Mittels VR-Brille können die Untersucher ins Gespräch mit den Avataren einsteigen.
© Roberto Schirdewahn

Psychiatrie Psychisch kranke Avatare

Im Frühjahr 2020 sollen die Avatare erste Gehversuche machen. Medizinstudierende können mit ihnen Untersuchungsgespräche üben.

Medizinstudierende der Ruhr-Universität Bochum (RUB) werden künftig die Möglichkeit haben, psychiatrische Untersuchungsgespräche mit Avataren zu führen. „Das ermöglicht es ihnen, mit Patienten aller Krankheitsbilder und Schweregrade zu üben und das Panorama zu erweitern“, erklärt Projektleiterin Privatdozentin Dr. Paraskevi Mavrogiorgou von der Klinik für Psychiatrie, Psychotherapie und Präventivmedizin. Ausgestattet mit einer Virtual-Reality-Brille werden die Studierenden diese Avatare in einem dreidimensionalen Raum zur Untersuchung – die Experten sagen Exploration – treffen können. Die Klinik plant den Einsatz der Avatare ab Sommersemester 2020.

Der ganze Körper spricht

Bei der Diagnostik psychischer Erkrankungen kommt es nicht nur darauf an, was ein Patient oder eine Patientin dem Untersuchenden im Gespräch antwortet. Es geht auch darum, wie er oder sie das tut: Wie klingt die Stimme? Sieht die Person ihrem Gegenüber in die Augen? Wie ist die Körperhaltung? Tigert er oder sie ruhelos herum? Ist das Gesicht versteinert oder lebendig? „All diese Dinge beobachtet und bewertet eine erfahrene Ärztin oder ein erfahrener Arzt im Gespräch mit dem Patienten – das können Mimikveränderungen im Millisekundenbereich sein“, beschreibt Paraskevi Mavrogiorgou.

International die ersten

Medizinstudierende müssen das lernen, was nicht immer einfach zu bewerkstelligen ist. „Im Universitätsklinikum sehen wir vor allem schwerkranke Patienten“, sagt die Ärztin. „Sie zu motivieren, am Unterricht mit Studierenden teilzunehmen, ist schwierig. Und es sind nicht die Patienten, die die angehenden Ärzte in ihrer Berufspraxis wahrscheinlich häufig sehen werden.“ Die Avatare sollen für Abhilfe sorgen. „Das hat international unseres Wissens noch niemand gemacht, damit sind wir die ersten“, sagt Prof. Dr. Georg Juckel, Ärztlicher Direktor der Klinik.

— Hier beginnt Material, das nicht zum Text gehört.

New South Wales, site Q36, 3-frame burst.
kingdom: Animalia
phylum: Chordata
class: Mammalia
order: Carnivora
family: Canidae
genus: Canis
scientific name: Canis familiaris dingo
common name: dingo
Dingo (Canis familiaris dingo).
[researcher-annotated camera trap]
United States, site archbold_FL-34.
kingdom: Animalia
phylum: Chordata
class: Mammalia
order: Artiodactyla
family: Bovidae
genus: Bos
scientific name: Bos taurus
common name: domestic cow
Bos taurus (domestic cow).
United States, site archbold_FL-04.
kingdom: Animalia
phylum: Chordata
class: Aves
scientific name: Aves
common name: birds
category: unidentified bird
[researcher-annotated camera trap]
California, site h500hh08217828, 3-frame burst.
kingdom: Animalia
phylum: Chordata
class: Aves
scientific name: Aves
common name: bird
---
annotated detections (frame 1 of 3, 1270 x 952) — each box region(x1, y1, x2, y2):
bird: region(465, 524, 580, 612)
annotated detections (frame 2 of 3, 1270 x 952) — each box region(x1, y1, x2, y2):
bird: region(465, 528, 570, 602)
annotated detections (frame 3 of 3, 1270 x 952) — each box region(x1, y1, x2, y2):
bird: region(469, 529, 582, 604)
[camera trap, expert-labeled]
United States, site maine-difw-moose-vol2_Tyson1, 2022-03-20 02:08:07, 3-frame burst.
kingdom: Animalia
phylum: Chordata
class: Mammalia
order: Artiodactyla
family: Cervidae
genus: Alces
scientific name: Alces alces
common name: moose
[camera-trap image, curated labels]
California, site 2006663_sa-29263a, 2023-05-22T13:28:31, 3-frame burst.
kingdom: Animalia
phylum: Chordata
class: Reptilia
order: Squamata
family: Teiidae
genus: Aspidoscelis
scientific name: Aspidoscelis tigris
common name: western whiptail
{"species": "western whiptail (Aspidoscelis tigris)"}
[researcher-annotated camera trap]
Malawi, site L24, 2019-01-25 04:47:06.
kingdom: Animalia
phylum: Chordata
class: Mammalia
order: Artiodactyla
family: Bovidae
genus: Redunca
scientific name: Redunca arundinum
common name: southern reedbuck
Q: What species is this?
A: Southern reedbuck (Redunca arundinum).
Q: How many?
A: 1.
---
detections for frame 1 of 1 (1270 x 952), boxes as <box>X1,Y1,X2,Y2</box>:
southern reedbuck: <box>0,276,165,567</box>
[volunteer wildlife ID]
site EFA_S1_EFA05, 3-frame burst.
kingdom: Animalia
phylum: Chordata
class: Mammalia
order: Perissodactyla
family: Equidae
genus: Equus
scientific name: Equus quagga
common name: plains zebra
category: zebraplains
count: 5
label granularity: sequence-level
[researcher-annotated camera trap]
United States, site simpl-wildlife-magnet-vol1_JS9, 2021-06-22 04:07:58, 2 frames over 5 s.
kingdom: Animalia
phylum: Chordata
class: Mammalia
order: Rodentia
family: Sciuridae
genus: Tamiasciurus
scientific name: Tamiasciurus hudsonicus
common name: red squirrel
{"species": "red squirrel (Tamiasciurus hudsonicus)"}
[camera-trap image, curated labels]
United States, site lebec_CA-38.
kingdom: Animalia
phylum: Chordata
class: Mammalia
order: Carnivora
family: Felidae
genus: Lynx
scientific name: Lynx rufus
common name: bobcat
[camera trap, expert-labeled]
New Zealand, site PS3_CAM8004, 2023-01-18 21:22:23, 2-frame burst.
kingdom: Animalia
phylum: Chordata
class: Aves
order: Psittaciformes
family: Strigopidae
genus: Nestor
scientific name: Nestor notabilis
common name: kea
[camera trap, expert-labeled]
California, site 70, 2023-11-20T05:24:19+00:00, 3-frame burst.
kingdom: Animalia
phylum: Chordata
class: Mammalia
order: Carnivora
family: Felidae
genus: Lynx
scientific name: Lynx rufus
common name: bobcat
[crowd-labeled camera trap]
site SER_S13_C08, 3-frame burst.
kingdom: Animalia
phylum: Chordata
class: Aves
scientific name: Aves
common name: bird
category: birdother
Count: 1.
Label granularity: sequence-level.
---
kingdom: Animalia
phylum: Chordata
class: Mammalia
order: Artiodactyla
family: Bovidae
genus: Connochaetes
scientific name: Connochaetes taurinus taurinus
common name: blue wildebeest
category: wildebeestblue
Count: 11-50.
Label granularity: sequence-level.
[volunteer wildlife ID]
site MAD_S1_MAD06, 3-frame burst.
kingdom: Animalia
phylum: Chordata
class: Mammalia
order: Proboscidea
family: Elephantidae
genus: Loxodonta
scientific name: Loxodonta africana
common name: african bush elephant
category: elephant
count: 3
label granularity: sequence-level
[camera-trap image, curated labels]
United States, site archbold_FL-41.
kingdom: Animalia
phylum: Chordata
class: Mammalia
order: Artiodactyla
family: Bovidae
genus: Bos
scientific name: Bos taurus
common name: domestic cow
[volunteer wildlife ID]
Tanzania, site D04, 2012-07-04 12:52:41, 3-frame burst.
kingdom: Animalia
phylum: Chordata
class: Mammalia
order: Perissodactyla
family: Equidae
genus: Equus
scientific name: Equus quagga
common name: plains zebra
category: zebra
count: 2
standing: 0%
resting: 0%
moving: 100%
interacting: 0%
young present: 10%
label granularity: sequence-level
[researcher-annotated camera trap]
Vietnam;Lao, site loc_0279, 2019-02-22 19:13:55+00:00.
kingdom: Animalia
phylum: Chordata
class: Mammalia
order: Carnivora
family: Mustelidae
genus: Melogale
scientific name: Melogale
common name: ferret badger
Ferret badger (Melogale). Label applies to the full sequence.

Zwei bis drei Jahre dauerten die vorbereitenden Arbeiten, jetzt geht es darum, die virtuellen Personen inhaltlich zu bestücken. „Sie brauchen eine Biografie, eine Vorgeschichte“, erklärt Paraskevi Mavrogiorgou. „Und sie müssen in der Lage sein, gemäß ihrer psychischen Erkrankung auf bestimmte Schlüsselfragen zu antworten.“ Hunderte Seiten Anweisungen für Dialoge existieren bereits.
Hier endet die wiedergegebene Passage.